[Stored items]
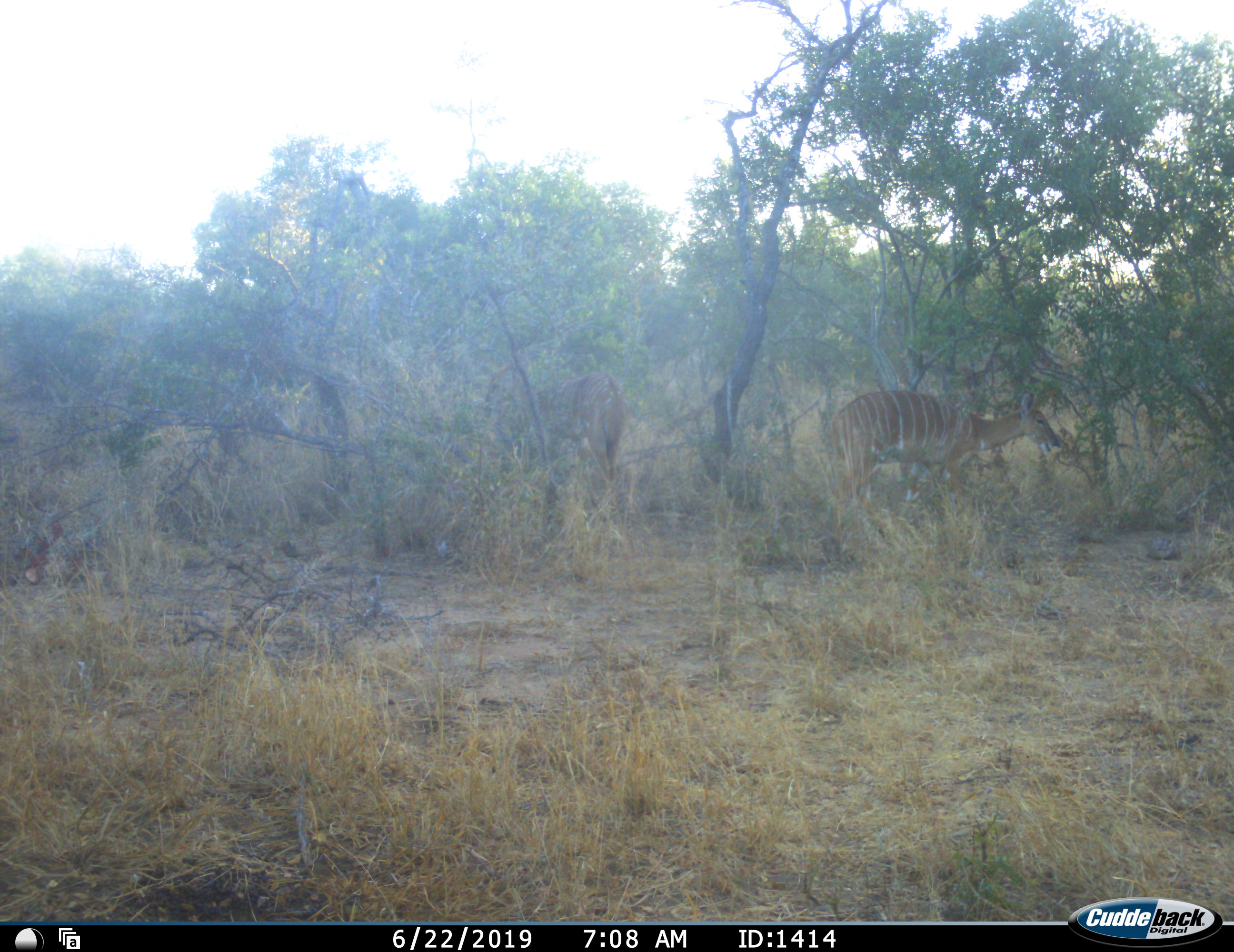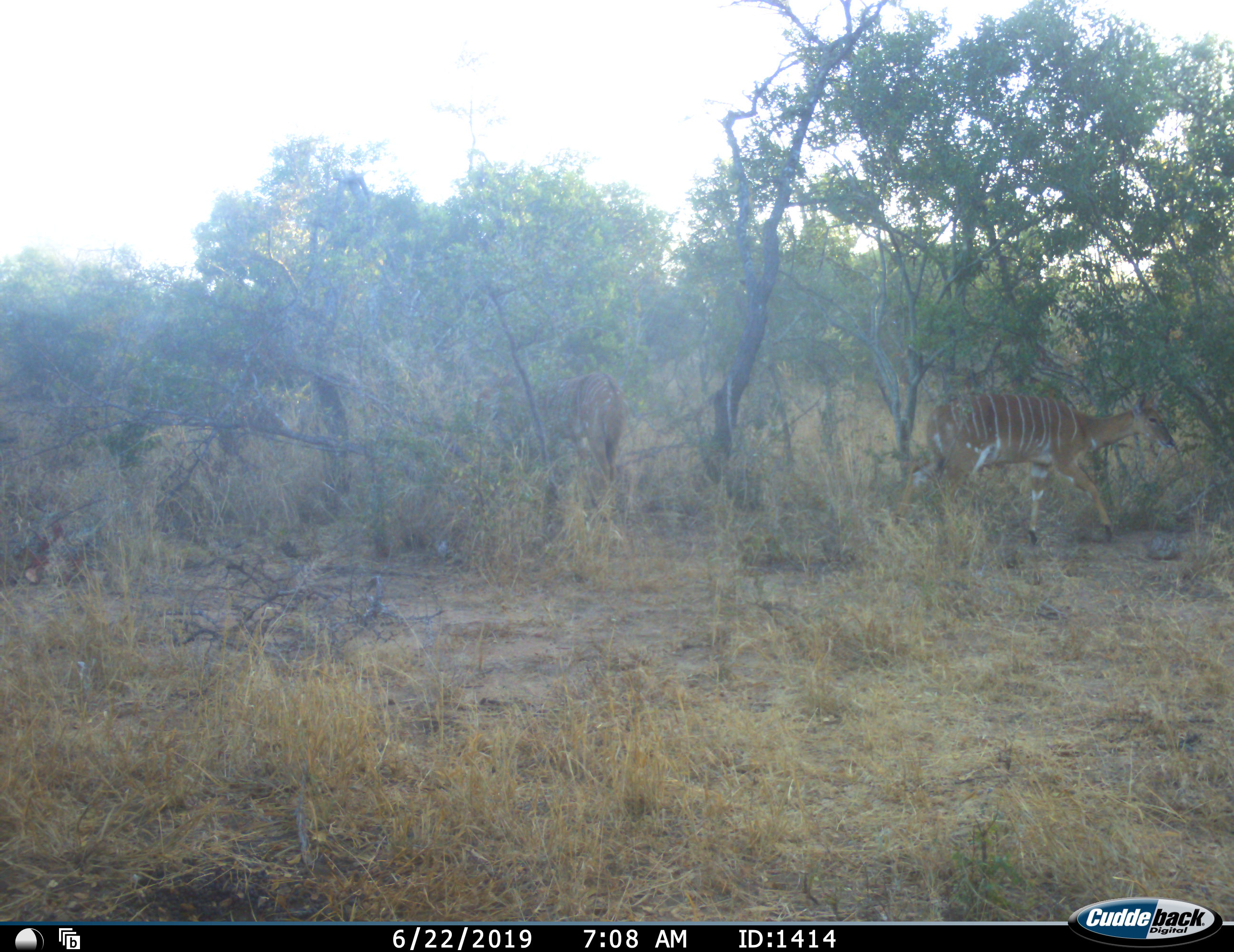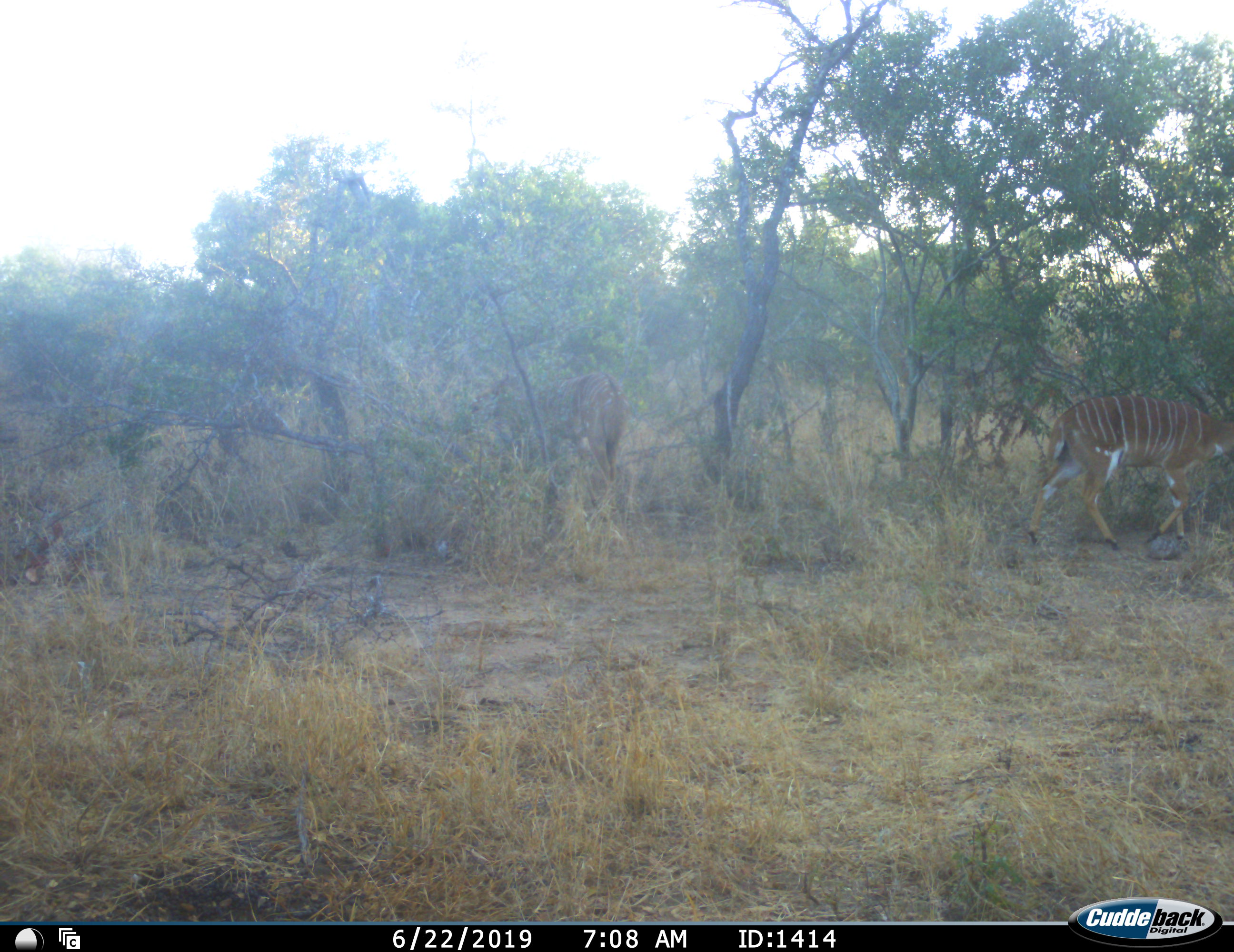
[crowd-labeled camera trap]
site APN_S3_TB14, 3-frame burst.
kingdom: Animalia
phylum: Chordata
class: Mammalia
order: Artiodactyla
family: Bovidae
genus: Tragelaphus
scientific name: Tragelaphus angasii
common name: nyala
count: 2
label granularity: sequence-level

YOUR INSTRUCTIONS: Your answer must be an exact copy of the records, with no pictures in it.

RESPONSE FOR THIS EXERCISE:
[crowd-labeled camera trap]
site APN_S3_TB14, 3-frame burst.
kingdom: Animalia
phylum: Chordata
class: Mammalia
order: Artiodactyla
family: Bovidae
genus: Tragelaphus
scientific name: Tragelaphus angasii
common name: nyala
count: 2
label granularity: sequence-level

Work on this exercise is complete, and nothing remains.